In case you’re wondering it takes about 100 ppb of ozone to begin to effect your health. So there’s really no need to move it from 75ppb. And, as you can see in the case of Ohio, moving it down 5 points would put most of the state in “non-attainment” and moving it down 10 points would put the entire state in “non-attainment” and require exceedingly costly fixes.

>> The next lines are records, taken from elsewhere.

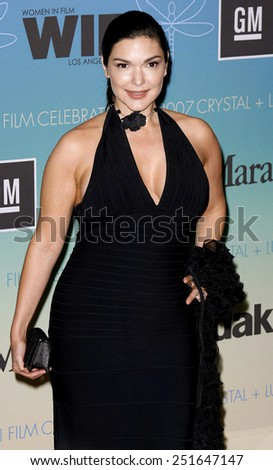 Laura Harring attends Women In Film Presents The 2007 Crystal and Lucy Awards held at the Beverly Hilton Hotel in Beverly Hills, California, California, on June 14, 2006.  - stock photo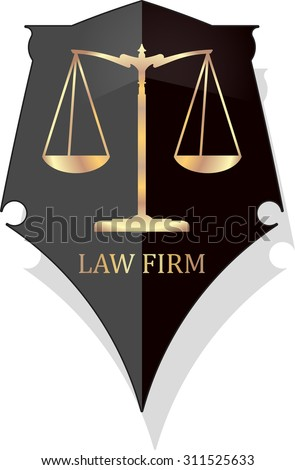 Scales Of Justice Seal Stock Vectors & Vector Clip Art ...
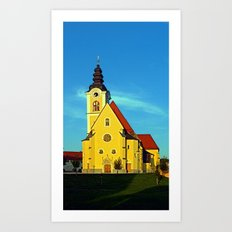 The village church of Sankt Marienkirchen | architectural photography Art Print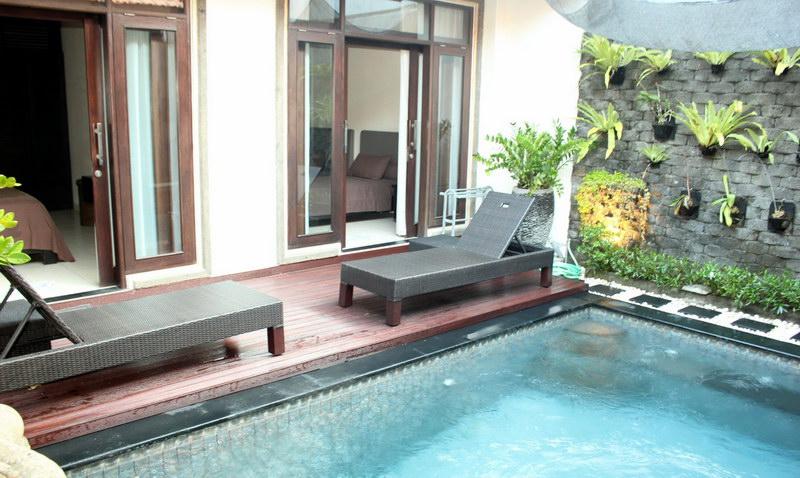 villa jardin sari 1504599938 big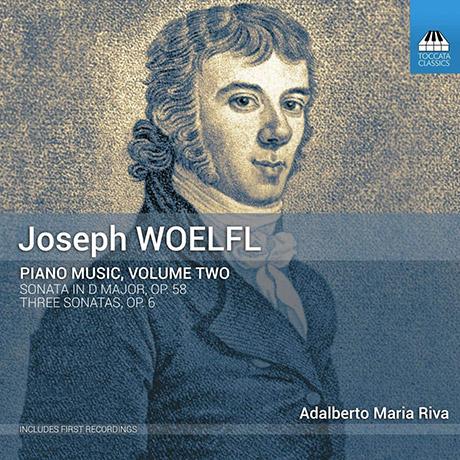 뵐플: 세 개의 소나타 Op. 6, 소나타 D장조 Op. 58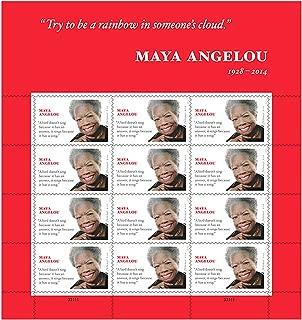 Maya Angelou Sheet of 12 Forever USPS Postage Stamps Scott 4979 By USPS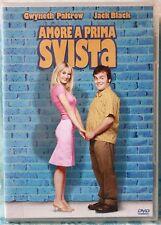 AMORE A PRIMA SVISTA - DVD N.01347
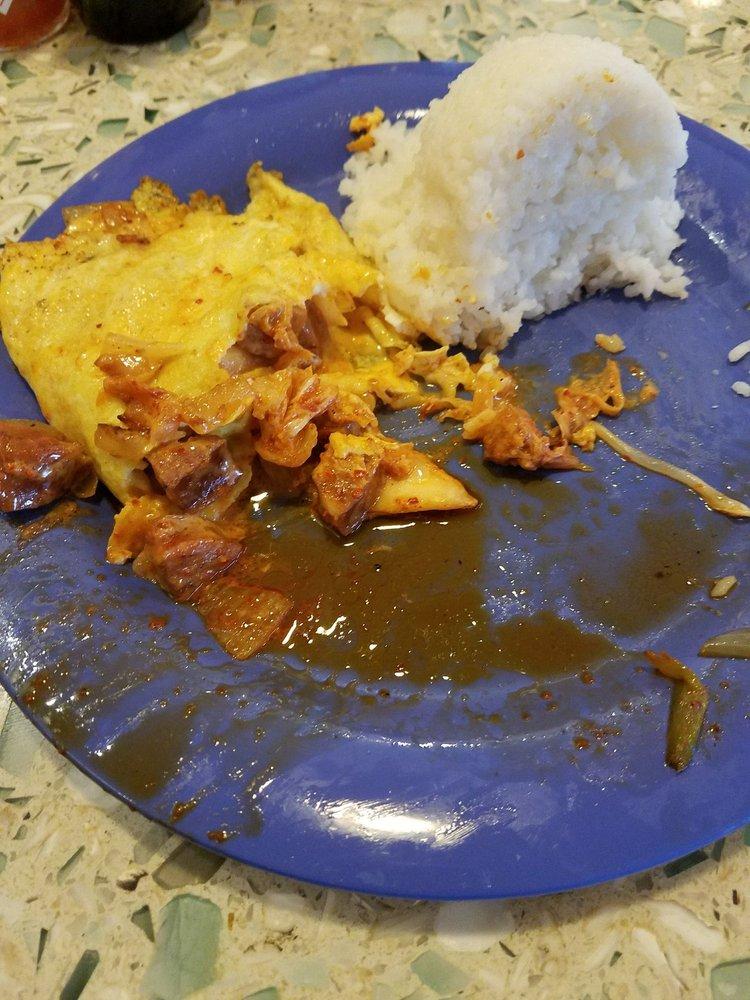 Inside of the Polynesian omelette - Yelp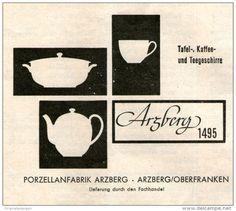 Original-Werbung/ Anzeige 1957 - ARZBERG PORZELLAN - ca. 80 x 65 mm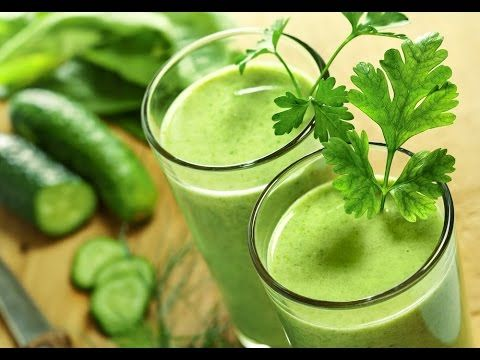 Suco Verde - Receita Potente Para Desinchar e Emagrecer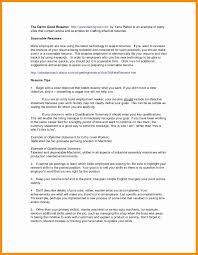 Resume Sample Babysitting Application Valid Child Care Resume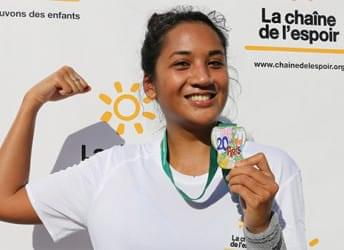 linda 20 km paris 2019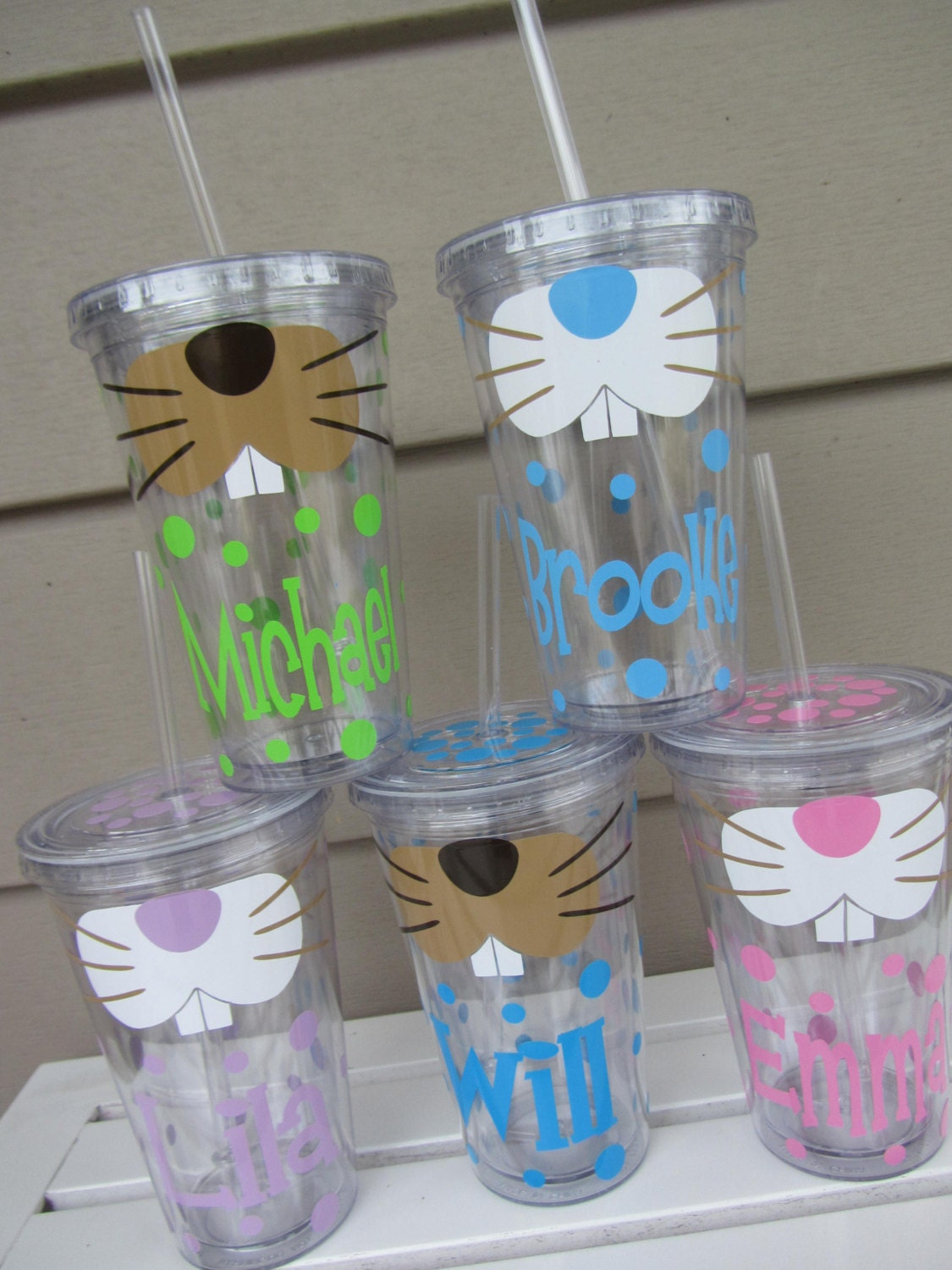 Easter Bunny Personalized Acrylic Tumbler With By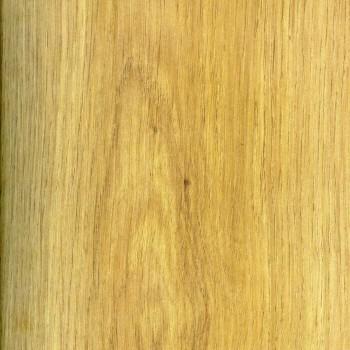 Ламинат KronoStar SymBio Дуб Маджоре 8146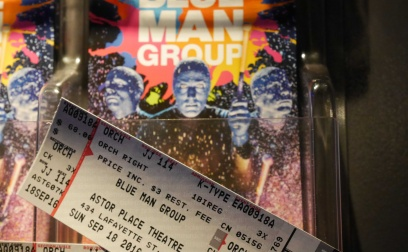 Blue Man👤💙in NYC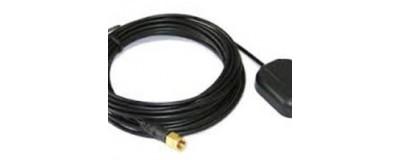 ANTENAS WIFI-GPS-GSM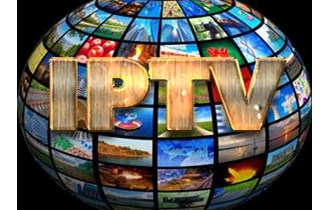 IPTV XTREME DIGITALNA TELEVIZIJA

The costs to Ohio workers and consumers could be severe. For example, in the Cincinnati-Dayton region, assuming an ozone standard of 70 ppb, production would decline by $14.8 billion, killing 91,700 jobs in 2030. If EPA chooses 65 ppb, the costs in 2030 would nearly double, and 165,000 workers would lose their jobs.
And that’s in one state.
This is the threat posed by the EPA’s attempt at regulating something they have no authority to regulate. It is being imposed by regulatory fiat.
There’s a bill in the Senate right now that will prevent the EPA from usurping those powers and imposing those regulations. It’s the Inhofe-Upton Energy Tax Prevention Act (S. 482). It is also known as the McConnell amendment. It is worth supporting.
Not worth supporting are the Rockefeller amendment which only delays the inevitable (and essentially cedes the premise that the EPA can do this) by two years. No-go.
Neither is the Baucus amendment. Here’s how Sen. Jim Inhofe (R-OK) describes the smoke and mirrors in that amendment:
The amendment is modeled on the EPA’s "tailoring rule," which temporarily exempts smaller sources-schools, hospitals, farms, restaurants-from the EPA’s cap-and-trade regulations. That sounds good, but the rule blatantly violates the law, as the EPA changed the emissions thresholds established by Congress.
Hence the Baucus amendment: It would codify the EPA’s permitting exemptions for stationary sources that emit fewer than 75,000 tons a year of greenhouse gases. This exemption, which is actually more stringent than the EPA’s, purportedly is designed to help farmers and small businesses. But as with the Rockefeller bill, it allows the rest of the EPA’s cap-and-trade agenda to move forward. So businesses and farmers would still face higher costs for diesel and fertilizer, while small businesses would face higher electricity costs.
The American Farm Bureau is wise to the false charm of the Baucus amendment. It testified recently that, even with limited permitting exemptions, "Farmers and ranchers would still incur the higher costs of compliance passed down from utilities, refiners, and fertilizer manufacturers that are directly regulated as of January 2, 2011."
Or said another way, the Baucus amendment also validates the premise that the EPA has the power to regulate GHG and just sneaks it up on us over a longer time period. Both are unacceptable. These amendments are supposed to come up for votes very soon. If you are an activist type and want to weigh in on this with your Senator, I’d recommended you push for passage of the Inhofe-Upton Energy Tax Prevention Act (aka McConnell amendment).
Require those types of decisions be made by elected officials who are accountable to their constituencies, not appointed officials accountable to no one.